La cour antiterroriste en Tunisie a rendu, dans la nuit de samedi, des condamnations sans précédent contre des dizaines de prévenus dans l’affaire connue sous le nom de « complot contre la sécurité de l’État ». Les accusés étaient totalement absents lors de l’audience, provoquant une forte indignation sur le plan des droits humains et des réactions à l’échelle internationale concernant les procédures de jugement.
Les condamnations concernent 40 personnes, parmi lesquelles des politiciens, des militants des droits de l’homme, des avocats et des hommes d’affaires. Les peines varient de 4 à 66 ans. Elles ont été prononcées en présence des détenus et par défaut pour ceux qui sont en fuite ou jugés en liberté.
Parmi les condamnations notables :
– Kamel Latif : 66 ans
– Khyam Turkie : 48 ans
– Nourredine Bhiri : 43 ans
– Issam Chebbi, Jawhar Ben Mbarek, Ghazi Chaouachi : 18 ans
– Bushra Belhaj Hamida, Shaima Isa, et d’autres : 33 ans
Les accusations sont lourdes :
– Complot contre la sécurité de l’État
– Organisation d’une bande terroriste
– Incitation à la violence armée
– Mise en péril de la sécurité alimentaire et environnementale
– Tentative de changement du régime par la force
Critiques des procès à distance :
La cour a décidé dès le début de mener le procès « à distance », se basant sur la loi antiterroriste. La défense a rejeté cette décision, la considérant comme une violation flagrante des droits des accusés.
Dalila Msedek, membre de l’équipe de défense, a qualifié l’audience de « secrète ». Elle a affirmé que la cour a interdit la présence des journalistes et des membres de la famille, ce qui constitue une atteinte au droit à un procès public.

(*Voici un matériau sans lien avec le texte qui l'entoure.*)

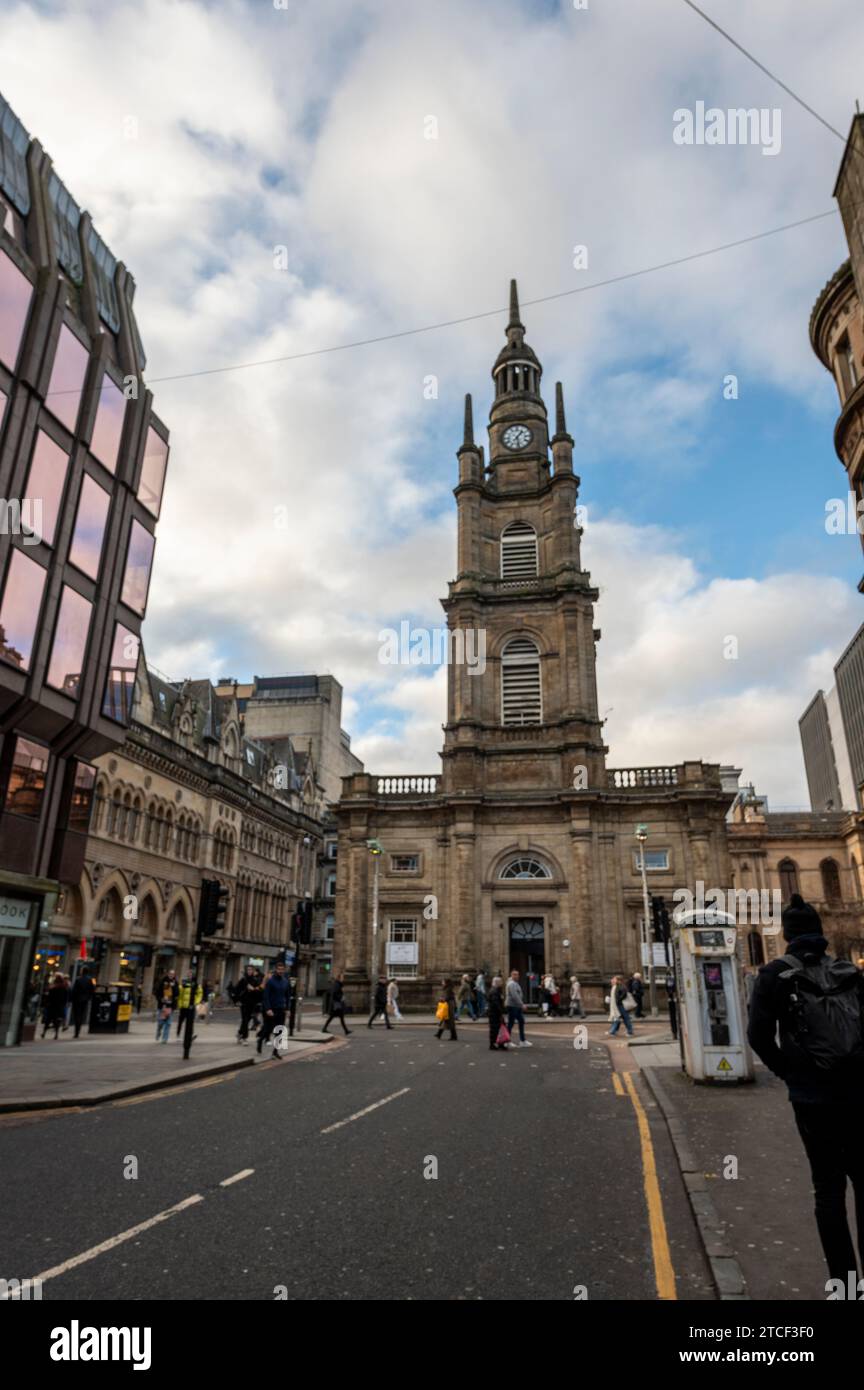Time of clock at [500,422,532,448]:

Indignation populaire et médiatique :
Dehors, les familles des prisonniers se sont rassemblées lors d’un sit-in réclamant un procès public avec la présence des accusés. Les journalistes ont organisé un sit-in parallèle, dénonçant leur exclusion de la couverture du procès.
Le syndicat des journalistes a déclaré que cette décision « porte atteinte à la liberté de la presse et nuit au droit à l’information ».
Condamnation internationale et interrogations politiques :
Des organisations de défense des droits de l’homme internationalement ont dénoncé ces condamnations, les qualifiant d’injustes. Elles ont dénoncé ce qu’elles qualifient de « manque de transparence et d’intégrité du procès » et accusé les autorités tunisiennes d’utiliser le système judiciaire comme un outil politique pour éliminer les opposants.
Plusieurs rapports internationaux ont souligné que le président Kais Saïed utilise la justice pour étouffer ses adversaires politiques et écarter les voix dissidentes sous couvert de lutte contre le terrorisme.
Dimensions politiques évidentes :
L’affaire a éclaté en février 2023 et a concerné des personnalités politiques bien connues :
– Issam Chebbi (Parti Républicain)
– Jawhar Ben Mbarek
– Ghazi Chaouachi
– Abdelhamid Jelassi
– Nourredine Bhiri
Dans un silence officiel, les critiques continuent de se faire entendre tant à l’intérieur qu’à l’extérieur du pays. Les interrogations grandissent sur l’indépendance de la justice en Tunisie et sur la tendance de l’État à fermer l’espace politique, ouvrant la voie à un resserrement du contrôle de Kais Saïed sur toutes les institutions de l’État.